IELTS Speaking Part 2 is a 2-minute individual long turn based on a cue card. You get 1 minute to prepare, then speak for up to 2 minutes on the given topic. This guide covers all 50 most-tested cue card topics for 2026, four full Band 8 model answers with annotations, a 7-step preparation strategy for the 1 minute before you speak, and a precise breakdown of what the AI examiner scores you on.
What Is IELTS Speaking Part 2?
Part 2 is the individual long turn. The examiner gives you a printed cue card with a topic and three or four bullet prompts. You have exactly 1 minute to prepare notes, then you must speak for 1 to 2 minutes. The examiner stops you at 2 minutes. After delivery, there are one or two short follow-up questions before Part 3 begins.
Part 2 Format at a Glance
The bullet prompts on the card are guides, not strict requirements. You must speak about the stated topic, but you do not need to address every bullet. If covering every bullet would make your answer feel mechanical, cover the ones that let you speak most naturally and at the greatest length.
How Part 2 Is Scored
Speaking is assessed on four equally weighted criteria. Understanding what each criterion actually rewards is the fastest way to improve your score.
| Criterion | Band 6 | Band 7 | Band 8 |
|---|---|---|---|
| Fluency & Coherence | Some hesitation; may lose coherence at times | Speaks at length; occasional lack of coherence | Speaks without noticeable effort; maintains coherence throughout |
| Lexical Resource | Some paraphrase; limited flexibility | Some less-common vocabulary; occasional awkward use | Wide resource used naturally; rare inaccuracies |
| Grammatical Range | Mix of simple/complex; frequent errors | Frequent complex structures; some errors remain | Wide range; most sentences are error-free |
| Pronunciation | Generally understood; L1 interference | Easy to understand; minimal L1 influence | Wide phonological features; very easy to understand |
All 50 Cue Card Topics Organised by Category
Cambridge draws Part 2 cue cards from six broad categories. Knowing which category your card belongs to lets you apply the right vocabulary bank during the 1-minute preparation and structure your answer without having to invent a new format for each topic.
Category 1: Describe a Person (8 topics)
- A teacher who had a strong influence on you
- A family member you particularly admire
- A famous person you would like to meet
- A friend who helped you through a difficult time
- An elderly person in your life you respect
- A person you know who is exceptionally good at cooking
- A successful businessperson you know or have heard about
- A child who made a positive impression on you
Category 2: Describe a Place (10 topics)
========
• **Your task**:
Revise the IELTS Speaking guide from "Part 2 is the" up to and including "Part 3 begins.", putting "assessor" in place of "examiner". The data items that come next stand apart from the IELTS Speaking guide.

Data items:
========
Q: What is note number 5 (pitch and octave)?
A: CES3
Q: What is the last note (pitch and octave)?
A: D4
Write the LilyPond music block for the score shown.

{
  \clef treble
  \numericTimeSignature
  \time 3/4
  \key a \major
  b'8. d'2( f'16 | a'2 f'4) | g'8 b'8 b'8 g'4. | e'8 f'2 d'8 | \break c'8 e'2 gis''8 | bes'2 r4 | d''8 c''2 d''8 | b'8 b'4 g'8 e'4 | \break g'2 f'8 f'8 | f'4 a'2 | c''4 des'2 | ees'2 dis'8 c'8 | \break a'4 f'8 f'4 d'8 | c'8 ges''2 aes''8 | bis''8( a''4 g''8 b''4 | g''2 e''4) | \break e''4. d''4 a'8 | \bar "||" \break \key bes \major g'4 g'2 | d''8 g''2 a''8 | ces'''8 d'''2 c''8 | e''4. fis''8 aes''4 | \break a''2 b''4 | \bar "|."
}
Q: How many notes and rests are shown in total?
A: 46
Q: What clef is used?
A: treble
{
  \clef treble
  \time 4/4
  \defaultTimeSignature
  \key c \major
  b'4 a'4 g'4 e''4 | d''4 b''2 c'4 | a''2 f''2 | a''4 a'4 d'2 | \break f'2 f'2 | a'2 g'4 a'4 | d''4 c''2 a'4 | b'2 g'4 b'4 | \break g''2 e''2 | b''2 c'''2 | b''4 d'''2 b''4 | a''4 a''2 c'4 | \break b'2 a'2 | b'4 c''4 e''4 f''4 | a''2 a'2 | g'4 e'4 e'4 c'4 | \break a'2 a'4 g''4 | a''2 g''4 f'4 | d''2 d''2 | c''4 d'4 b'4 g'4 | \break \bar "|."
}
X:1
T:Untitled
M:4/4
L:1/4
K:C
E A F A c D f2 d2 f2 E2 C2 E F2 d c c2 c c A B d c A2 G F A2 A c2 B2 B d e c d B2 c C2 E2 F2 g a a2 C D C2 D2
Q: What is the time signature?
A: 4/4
========
• **Answer to this problem**:
Part 2 is the individual long turn. The assessor gives you a printed cue card with a topic and three or four bullet prompts. You have exactly 1 minute to prepare notes, then you must speak for 1 to 2 minutes. The assessor stops you at 2 minutes. After delivery, there are one or two short follow-up questions before Part 3 begins.